─── 原文抜粋 ───

データ連携・自動化:データは“流れる”ように設計

  • 狙い:銀行、請求、販売データを手入力なしで取り込む。
  • つなぐ先
    • 銀行API:入出金明細→自動仕訳・自動消込へ
    • 請求プラットフォーム:発行・回収状況を会計へ自動反映
    • CRM/販売システム:売上・原価・案件IDを連携
  • 設計のコツ
    • キーの統一:請求書番号/顧客ID/案件IDを共通キーに
    • 実行頻度:日次バッチ+即時の手動トリガーを用意
    • 失敗時の行き先:エラーボックス→担当へ自動通知

ツールは“足し算”ではなく“引き算”で活用することがポイントです。手作業による入力と担当者依存の判断を減らし、例外だけ人が見る流れを作ると、すぐに効果が出ます。

経理業務効率化の進め方(5ステップ)

経理業務効率化までの道のりを5つの順番に分けるだけで、迷いなく進められます。 各ステップで「誰が・何を・いつまでに」を決め、成果物(ドキュメント)を必ず残しましょう。

1. As-Is可視化(現状を正しく見る)

  • 目的:どこで遅れ・手戻りが起きているかを把握。
  • やること:起票→承認→計上→照合の現行フロー、例外パターン、帳票/証憑の一覧化、件数・所要日数の計測。
  • 成果物:現行フローチャート、遅延マップ、課題リスト(優先度付き)。

2. To-Be設計(あるべき姿を決める)

  • 目的:全拠点で同じ“型”を使えるようにする。
  • やること:標準プロセス、役割分担(RACI)、締めカレンダー(D+1/2/…)、KPI定義を策定。
  • 成果物:標準プロセス図、RACI表、締めカレンダー、KPI定義書。

3. 標準化・マスタ整備(データの土台を作る)

  • 目的:連結前の変換や手作業を減らす。
  • やること:勘定科目表・補助・部門コードの統一、ローカル→グローバルのマッピング表作成、命名・変更ルールの明文化。

─── 処理対象データ ───

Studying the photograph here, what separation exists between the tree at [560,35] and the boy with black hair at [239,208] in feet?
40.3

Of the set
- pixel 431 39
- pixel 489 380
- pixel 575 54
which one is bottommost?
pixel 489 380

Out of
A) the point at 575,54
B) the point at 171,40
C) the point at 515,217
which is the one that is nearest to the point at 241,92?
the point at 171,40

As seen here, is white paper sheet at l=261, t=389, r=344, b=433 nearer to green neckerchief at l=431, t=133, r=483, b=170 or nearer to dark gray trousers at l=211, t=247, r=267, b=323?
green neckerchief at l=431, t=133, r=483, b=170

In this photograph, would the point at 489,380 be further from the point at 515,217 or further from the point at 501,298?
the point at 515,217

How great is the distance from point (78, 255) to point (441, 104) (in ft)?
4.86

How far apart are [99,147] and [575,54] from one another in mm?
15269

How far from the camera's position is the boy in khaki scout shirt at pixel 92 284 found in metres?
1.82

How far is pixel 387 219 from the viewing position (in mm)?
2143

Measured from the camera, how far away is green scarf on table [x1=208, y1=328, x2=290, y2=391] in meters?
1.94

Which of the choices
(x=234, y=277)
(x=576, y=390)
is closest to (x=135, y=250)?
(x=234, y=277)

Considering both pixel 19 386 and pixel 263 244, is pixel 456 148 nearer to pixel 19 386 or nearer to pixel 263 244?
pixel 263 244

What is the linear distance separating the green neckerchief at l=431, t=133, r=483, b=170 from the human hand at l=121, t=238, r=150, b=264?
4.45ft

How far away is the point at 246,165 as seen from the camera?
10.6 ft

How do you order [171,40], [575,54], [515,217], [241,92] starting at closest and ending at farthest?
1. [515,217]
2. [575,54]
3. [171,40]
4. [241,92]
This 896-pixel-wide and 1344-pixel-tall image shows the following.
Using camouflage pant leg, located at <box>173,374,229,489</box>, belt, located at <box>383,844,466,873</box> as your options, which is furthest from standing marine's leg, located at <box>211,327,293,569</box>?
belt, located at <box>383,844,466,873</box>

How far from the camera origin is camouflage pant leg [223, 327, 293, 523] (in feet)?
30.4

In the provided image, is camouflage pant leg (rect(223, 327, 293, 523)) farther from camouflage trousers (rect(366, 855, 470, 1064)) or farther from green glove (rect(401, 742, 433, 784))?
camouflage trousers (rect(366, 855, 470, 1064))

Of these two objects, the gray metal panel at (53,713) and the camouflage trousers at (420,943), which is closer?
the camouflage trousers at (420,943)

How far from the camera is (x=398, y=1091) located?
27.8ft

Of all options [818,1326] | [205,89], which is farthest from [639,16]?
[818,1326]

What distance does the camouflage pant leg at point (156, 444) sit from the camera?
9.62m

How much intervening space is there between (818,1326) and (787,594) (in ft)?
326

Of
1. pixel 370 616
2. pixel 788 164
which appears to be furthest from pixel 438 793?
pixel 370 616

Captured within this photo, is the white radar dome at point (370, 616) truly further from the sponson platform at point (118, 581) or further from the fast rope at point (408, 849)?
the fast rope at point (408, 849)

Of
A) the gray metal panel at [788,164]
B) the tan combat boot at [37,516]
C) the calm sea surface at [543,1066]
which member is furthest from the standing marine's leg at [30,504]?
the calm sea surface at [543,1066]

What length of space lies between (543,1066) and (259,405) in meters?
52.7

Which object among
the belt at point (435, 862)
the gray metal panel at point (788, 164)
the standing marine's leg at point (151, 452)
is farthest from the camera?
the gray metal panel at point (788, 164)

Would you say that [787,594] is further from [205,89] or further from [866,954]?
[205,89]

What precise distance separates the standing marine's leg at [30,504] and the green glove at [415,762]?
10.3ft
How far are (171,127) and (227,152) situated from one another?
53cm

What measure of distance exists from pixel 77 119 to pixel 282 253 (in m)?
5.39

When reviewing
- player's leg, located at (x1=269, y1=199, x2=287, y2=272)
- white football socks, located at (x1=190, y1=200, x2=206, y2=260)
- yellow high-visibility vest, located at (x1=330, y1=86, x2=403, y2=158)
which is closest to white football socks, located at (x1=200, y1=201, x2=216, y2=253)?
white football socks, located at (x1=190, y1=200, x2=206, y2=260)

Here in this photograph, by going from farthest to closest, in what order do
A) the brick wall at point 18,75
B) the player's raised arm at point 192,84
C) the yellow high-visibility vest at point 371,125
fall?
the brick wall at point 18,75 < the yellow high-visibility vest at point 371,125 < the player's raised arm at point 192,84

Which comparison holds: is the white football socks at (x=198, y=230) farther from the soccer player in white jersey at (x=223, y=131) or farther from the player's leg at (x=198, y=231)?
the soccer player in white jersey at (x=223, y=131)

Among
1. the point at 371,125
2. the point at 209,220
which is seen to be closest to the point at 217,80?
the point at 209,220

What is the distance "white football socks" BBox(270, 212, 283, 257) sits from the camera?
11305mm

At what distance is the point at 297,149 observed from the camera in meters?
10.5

───

* **設問 1**
原文抜粋では、To-Be設計の目的は何とされていますか。
* **設問 2**
一覧の冒頭から「4. [241,92]」を含む行までを、「distance」を「span」に差し替えて出し直してください。それ以外は一切変えず、この範囲の行だけを示してください。

* **最終結果 1**
全拠点で同じ“型”を使えるようにすることです。

* **最終結果 2**
Studying the photograph here, what separation exists between the tree at [560,35] and the boy with black hair at [239,208] in feet?
40.3

Of the set
- pixel 431 39
- pixel 489 380
- pixel 575 54
which one is bottommost?
pixel 489 380

Out of
A) the point at 575,54
B) the point at 171,40
C) the point at 515,217
which is the one that is nearest to the point at 241,92?
the point at 171,40

As seen here, is white paper sheet at l=261, t=389, r=344, b=433 nearer to green neckerchief at l=431, t=133, r=483, b=170 or nearer to dark gray trousers at l=211, t=247, r=267, b=323?
green neckerchief at l=431, t=133, r=483, b=170

In this photograph, would the point at 489,380 be further from the point at 515,217 or further from the point at 501,298?
the point at 515,217

How great is the span from point (78, 255) to point (441, 104) (in ft)?
4.86

How far apart are [99,147] and [575,54] from one another in mm?
15269

How far from the camera's position is the boy in khaki scout shirt at pixel 92 284 found in metres?
1.82

How far is pixel 387 219 from the viewing position (in mm)?
2143

Measured from the camera, how far away is green scarf on table [x1=208, y1=328, x2=290, y2=391] in meters?
1.94

Which of the choices
(x=234, y=277)
(x=576, y=390)
is closest to (x=135, y=250)?
(x=234, y=277)

Considering both pixel 19 386 and pixel 263 244, is pixel 456 148 nearer to pixel 19 386 or nearer to pixel 263 244?
pixel 263 244

What is the linear span separating the green neckerchief at l=431, t=133, r=483, b=170 from the human hand at l=121, t=238, r=150, b=264?
4.45ft

How far away is the point at 246,165 as seen from the camera?
10.6 ft

How do you order [171,40], [575,54], [515,217], [241,92] starting at closest and ending at farthest?
1. [515,217]
2. [575,54]
3. [171,40]
4. [241,92]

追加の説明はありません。